GIVEN TASK 1 — Can you reproduce the listing from the line holding "How far from" through the last line of the listing, both ends included, with nothing changed?

EXTRACT —
====================

It is also a contention that has pretty racist adherents; Charles Murray's
_Human Accomplishment_ book comes to mind. This isn't a coincidence, as
suggesting that non-western peoples have contribute nothing of value to this
"we" is pure western chauvinism, which is racism's non-identical twin brother.

------
Normal_gaussian
I have attended Sunday Remembrence at a cenotaph (in whichever town I resided
that year) every year since I turned 18.

In each place it is somewhat different.

In my home town it was a small affair. Barely attended and some
straightforward words. No depth of literature or political will; it isn't as
relevant to them.

In my university town it was a diverse affair. Many ages, many creeds, many
worlds. It was oddly right but oddly political.

In my current town. A military town if there ever was one; it is a
despairingly religious event.

I don't feel any of these have been honest.

------
Normal_gaussian
A small point of interest:

The author takes issue with a line in the song/poem "I vow to thee my
country". The line is "the love that asks no questions".

Firstly, I confess to this being one of my favourite - if not my favourite -
poems. And in that I must confess to have a different take on it; what the
lyrics mean to me if you will.

I take a non-religious, but not strictly incompatible, reading. One where
"another country" is an ideal to strive for.

I read the "the love that asks no questions" to be the unconditional love of a
person for their country, and not an unconditional acceptance of their
governement or a surrendering of will. Whether this is the original intention
I do not know or really care.

It is in that line that these lyrics give me great strength. In a career where
I can easily emigrate, having few living ties, I could very easily blame the
country for all that I see as wrong and leave it.

But that of course doesn't help anyone but me - and likely only myself in the
short term. My love for my country shouldn't be strictly conditional on the
state those I disagree with have put it in. I have to recognise I am of my
country. I have to recognise that it is my responsibility.

====================

DATASET RECORDS —
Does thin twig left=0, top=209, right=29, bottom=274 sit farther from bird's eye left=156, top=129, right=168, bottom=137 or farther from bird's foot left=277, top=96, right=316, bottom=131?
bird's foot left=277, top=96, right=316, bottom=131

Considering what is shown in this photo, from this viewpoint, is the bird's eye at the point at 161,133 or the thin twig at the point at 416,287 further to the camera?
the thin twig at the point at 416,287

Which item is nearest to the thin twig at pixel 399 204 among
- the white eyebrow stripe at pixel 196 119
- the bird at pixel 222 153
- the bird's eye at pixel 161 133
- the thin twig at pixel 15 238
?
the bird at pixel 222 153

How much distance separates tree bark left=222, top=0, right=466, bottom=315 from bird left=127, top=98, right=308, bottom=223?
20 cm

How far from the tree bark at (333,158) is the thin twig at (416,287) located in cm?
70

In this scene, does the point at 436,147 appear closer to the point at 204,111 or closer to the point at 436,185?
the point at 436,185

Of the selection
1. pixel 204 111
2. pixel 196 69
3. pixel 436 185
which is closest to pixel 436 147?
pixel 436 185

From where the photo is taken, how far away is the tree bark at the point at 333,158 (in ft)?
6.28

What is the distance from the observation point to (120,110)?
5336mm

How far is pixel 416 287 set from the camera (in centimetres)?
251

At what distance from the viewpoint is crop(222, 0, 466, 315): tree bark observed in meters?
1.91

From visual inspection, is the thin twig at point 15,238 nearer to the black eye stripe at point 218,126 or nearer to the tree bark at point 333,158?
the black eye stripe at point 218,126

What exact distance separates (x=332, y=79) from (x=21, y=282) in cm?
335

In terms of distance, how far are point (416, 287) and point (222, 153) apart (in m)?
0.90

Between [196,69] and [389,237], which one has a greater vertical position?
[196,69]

====================

GIVEN TASK 2 — In the thread, which towns does Normal_gaussian name as places where Sunday Remembrance was attended at a cenotaph?

EXPECTED OUTPUT 1 —
How far from the tree bark at (333,158) is the thin twig at (416,287) located in cm?
70

In this scene, does the point at 436,147 appear closer to the point at 204,111 or closer to the point at 436,185?
the point at 436,185

Of the selection
1. pixel 204 111
2. pixel 196 69
3. pixel 436 185
which is closest to pixel 436 147?
pixel 436 185

From where the photo is taken, how far away is the tree bark at the point at 333,158 (in ft)?
6.28

What is the distance from the observation point to (120,110)?
5336mm

How far is pixel 416 287 set from the camera (in centimetres)?
251

At what distance from the viewpoint is crop(222, 0, 466, 315): tree bark observed in meters?
1.91

From visual inspection, is the thin twig at point 15,238 nearer to the black eye stripe at point 218,126 or nearer to the tree bark at point 333,158?
the black eye stripe at point 218,126

What exact distance separates (x=332, y=79) from (x=21, y=282) in cm?
335

In terms of distance, how far are point (416, 287) and point (222, 153) apart (in m)?
0.90

Between [196,69] and [389,237], which one has a greater vertical position?
[196,69]

EXPECTED OUTPUT 2 —
- home town
- university town
- current town